Summary judgment is not appropriate on this record. The record may be interpreted to find that Defendants (even after the 12-week FMLA leave period) treated Plaintiff as on FMLA leave and both implied to him and recorded in company paper work that he was properly on FMLA leave. ( See Pl.'s Ex. 1 at 17, 18, 45, 83, 94; Pl's Ex. 3; Pl.'s Ex. 4 at 31, 38, 68; Pl.'s Ex. 6; Pl.'s Ex. 7 at 9 20.) The record may also be interpreted to equitably estop Defendants from denying that the company-authorized FMLA leave period had been extended in favor of Plaintiff given the company records, communications and failure to warn Plaintiff of the expiration of FMLA leave. See Dormeyer v. Comerica Bank-Illinois, 223 F.3d 579, 582 (7th Cir. 2000) (citing cases); Kosakow v. New Rochelle Radiology Assocs., P.C., 274 F.3d 706, 724-27 (2nd Cir. 2001). As such, there is a genuine issue of material fact as to whether during the purported extended FMLA leave period said Defendants interfered with Plaintiff's exercise of FMLA rights as regarding him, without sufficient prior notice or instruction, as absent without leave and terminating him. THEREFORE, IT IS HEREBY ORDERED that Defendants June Stevens, Pamela Price and Jeff Long's Motion to Dismiss or, in the Alternative, for Summary Judgment (Dkt. No. 4) is DENIED.
Defendants' Motion also raised an abstention argument. That argument is properly rejected for the reasons given at page 3 of Plaintiff's Response — Colorado River abstention cannot apply in the absence of a competing state suit. Also, as noted above, Defendants' argument that this suit is redundant of the earlier filed suit is simply mistaken and looks past the different allegations presented in this suit.
Defendants have also argued that equitable estoppel may not apply because it was not sufficiently pled in the Complaint. This is false in that the factual circumstances giving rise to this theory are sufficiently asserted in paragraphs 8 through 12 of the Complaint, and the Court reads those factual allegations as asserting the equitable estoppel theory. Also, it is noted that this determination is made early in this suit so that Defendants have ample time to prepare to defend against this theory. The case of Tucker v. Union of Needletrades, Industrial, 407 F.3d 784, 787 (6th Cir. 2005), allowed the rejection of an equitable estoppel theory when it was not adequately pled and when the motion for summary judgment was filed some two years after the complaint ( i.e., close to trial) — circumstances which are not present here.
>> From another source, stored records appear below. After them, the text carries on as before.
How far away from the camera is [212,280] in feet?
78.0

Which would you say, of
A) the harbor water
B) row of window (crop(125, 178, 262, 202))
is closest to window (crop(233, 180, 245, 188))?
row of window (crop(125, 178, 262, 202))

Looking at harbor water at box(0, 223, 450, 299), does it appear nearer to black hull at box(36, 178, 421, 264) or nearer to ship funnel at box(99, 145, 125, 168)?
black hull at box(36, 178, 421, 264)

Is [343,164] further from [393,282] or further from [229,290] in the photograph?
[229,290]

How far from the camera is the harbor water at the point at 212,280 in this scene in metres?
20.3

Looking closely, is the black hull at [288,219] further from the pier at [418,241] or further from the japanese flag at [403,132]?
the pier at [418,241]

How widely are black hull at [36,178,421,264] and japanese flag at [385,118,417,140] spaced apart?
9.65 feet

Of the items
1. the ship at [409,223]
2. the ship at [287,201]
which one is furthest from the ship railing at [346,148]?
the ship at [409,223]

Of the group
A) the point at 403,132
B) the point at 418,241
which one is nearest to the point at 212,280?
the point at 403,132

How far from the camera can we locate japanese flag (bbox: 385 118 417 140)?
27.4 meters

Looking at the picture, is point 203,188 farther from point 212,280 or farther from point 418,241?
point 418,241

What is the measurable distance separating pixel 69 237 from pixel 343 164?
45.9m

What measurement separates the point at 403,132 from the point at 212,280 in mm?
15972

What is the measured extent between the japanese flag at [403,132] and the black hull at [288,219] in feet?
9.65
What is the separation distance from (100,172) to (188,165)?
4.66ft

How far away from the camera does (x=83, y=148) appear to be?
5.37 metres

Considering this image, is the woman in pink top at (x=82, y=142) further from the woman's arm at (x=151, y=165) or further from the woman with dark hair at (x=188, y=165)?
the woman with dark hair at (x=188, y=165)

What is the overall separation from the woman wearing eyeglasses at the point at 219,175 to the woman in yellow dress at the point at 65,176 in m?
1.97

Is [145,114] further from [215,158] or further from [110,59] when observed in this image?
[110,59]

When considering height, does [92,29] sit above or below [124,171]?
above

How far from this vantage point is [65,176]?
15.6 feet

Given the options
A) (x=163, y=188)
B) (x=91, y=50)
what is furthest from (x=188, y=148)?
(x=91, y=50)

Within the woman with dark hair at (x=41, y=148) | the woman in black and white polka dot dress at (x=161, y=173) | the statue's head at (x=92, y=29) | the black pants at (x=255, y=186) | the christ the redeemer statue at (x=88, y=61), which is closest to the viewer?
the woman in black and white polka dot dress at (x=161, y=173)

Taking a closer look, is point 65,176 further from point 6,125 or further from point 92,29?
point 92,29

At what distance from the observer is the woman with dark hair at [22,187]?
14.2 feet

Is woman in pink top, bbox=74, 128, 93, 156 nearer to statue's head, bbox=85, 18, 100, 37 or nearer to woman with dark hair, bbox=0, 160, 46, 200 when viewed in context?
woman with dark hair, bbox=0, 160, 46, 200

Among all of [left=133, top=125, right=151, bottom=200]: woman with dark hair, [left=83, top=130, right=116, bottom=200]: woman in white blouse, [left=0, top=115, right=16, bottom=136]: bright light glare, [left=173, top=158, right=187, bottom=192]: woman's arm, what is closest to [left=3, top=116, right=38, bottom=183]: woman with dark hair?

Defendants Stevens and Price have potential liability in that they directly were responsible for Plaintiff's termination. Defendant Long did not directly participate in the decision to terminate Plaintiff, but nevertheless has potential liability due to his role in record keeping, his failure to sufficiently inform Plaintiff that the company was not authorizing an extended FMLA leave as to the days for which Plaintiff was regarded as absent without leave, his failure to inform Plaintiff of the nature of his FMLA rights, his failure to provide clear instructions to Plaintiff regarding the exercise of FMLA rights, and his failure to authorize implicitly promised FMLA leave. See Saroli v. Automation Modular Components, Inc., 405 F.3d 446, 454-55 (6th Cir. 2005); Wilkerson v. AutoZone, Inc., 152 Fed. Appx. 444, 449 (6th Cir. Oct. 17, 2005); 29 C.F.R. § 825.220.